• **Task brief**
How many lines in the items contain the word "farthest"? Reply with the number alone.

• **Input**
————
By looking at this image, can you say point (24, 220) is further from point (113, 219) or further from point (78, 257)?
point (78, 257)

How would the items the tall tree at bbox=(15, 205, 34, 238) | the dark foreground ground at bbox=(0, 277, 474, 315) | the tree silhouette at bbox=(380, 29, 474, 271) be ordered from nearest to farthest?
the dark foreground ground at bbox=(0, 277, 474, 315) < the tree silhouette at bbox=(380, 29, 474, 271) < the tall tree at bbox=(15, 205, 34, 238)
————
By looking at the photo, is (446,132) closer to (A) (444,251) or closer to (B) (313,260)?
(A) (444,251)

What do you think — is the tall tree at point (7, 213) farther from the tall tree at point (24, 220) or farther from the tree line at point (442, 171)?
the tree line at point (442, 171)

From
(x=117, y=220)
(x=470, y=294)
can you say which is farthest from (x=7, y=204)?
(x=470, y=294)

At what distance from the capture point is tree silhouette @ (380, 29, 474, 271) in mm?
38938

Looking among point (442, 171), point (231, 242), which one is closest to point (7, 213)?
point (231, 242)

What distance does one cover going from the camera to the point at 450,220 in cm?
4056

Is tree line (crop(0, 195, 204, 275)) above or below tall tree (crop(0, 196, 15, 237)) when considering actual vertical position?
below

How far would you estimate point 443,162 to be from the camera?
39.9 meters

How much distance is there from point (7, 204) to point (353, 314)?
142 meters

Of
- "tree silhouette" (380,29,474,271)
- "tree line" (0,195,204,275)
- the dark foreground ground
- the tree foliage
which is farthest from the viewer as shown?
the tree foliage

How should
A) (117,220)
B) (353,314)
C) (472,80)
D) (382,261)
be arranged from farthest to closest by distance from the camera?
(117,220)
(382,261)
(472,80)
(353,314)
————
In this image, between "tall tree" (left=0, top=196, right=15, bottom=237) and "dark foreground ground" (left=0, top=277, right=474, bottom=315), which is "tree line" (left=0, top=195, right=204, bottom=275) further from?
————
• **Solved exercise**
4